## DATA ROWS
::::::::

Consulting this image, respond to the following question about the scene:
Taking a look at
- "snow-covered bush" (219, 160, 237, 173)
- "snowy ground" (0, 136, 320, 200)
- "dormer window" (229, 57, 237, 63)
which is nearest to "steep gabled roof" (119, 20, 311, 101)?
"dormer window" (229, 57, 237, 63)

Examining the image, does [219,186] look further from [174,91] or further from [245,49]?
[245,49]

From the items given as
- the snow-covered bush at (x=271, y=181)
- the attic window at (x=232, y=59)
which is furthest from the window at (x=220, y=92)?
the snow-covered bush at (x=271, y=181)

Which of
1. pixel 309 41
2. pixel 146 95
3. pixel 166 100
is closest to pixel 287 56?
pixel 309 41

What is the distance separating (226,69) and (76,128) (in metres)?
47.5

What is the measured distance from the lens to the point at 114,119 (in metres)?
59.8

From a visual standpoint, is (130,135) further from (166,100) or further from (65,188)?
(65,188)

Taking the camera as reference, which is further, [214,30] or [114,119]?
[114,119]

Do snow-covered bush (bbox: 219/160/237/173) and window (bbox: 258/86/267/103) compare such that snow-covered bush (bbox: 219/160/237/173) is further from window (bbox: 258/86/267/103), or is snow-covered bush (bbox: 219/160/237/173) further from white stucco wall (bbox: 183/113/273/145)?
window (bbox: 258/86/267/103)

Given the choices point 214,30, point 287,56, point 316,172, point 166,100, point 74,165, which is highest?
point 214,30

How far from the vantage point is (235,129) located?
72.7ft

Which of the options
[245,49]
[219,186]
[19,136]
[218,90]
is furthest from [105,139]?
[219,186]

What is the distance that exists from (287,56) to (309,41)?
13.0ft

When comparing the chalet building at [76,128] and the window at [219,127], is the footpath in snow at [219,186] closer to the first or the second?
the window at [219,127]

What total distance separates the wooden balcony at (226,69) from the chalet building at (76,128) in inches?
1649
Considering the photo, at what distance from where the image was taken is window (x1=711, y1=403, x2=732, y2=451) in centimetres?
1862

::::::::

## AIM
Copy everything from the line that contains "When comparing the" down to the end of the rows, switching "chalet building" to "mountain lodge" and leaving everything else as it stands.

## ANSWER TO THE TASK
When comparing the mountain lodge at [76,128] and the window at [219,127], is the footpath in snow at [219,186] closer to the first or the second?
the window at [219,127]

What total distance separates the wooden balcony at (226,69) from the mountain lodge at (76,128) in inches?
1649
Considering the photo, at what distance from where the image was taken is window (x1=711, y1=403, x2=732, y2=451) in centimetres?
1862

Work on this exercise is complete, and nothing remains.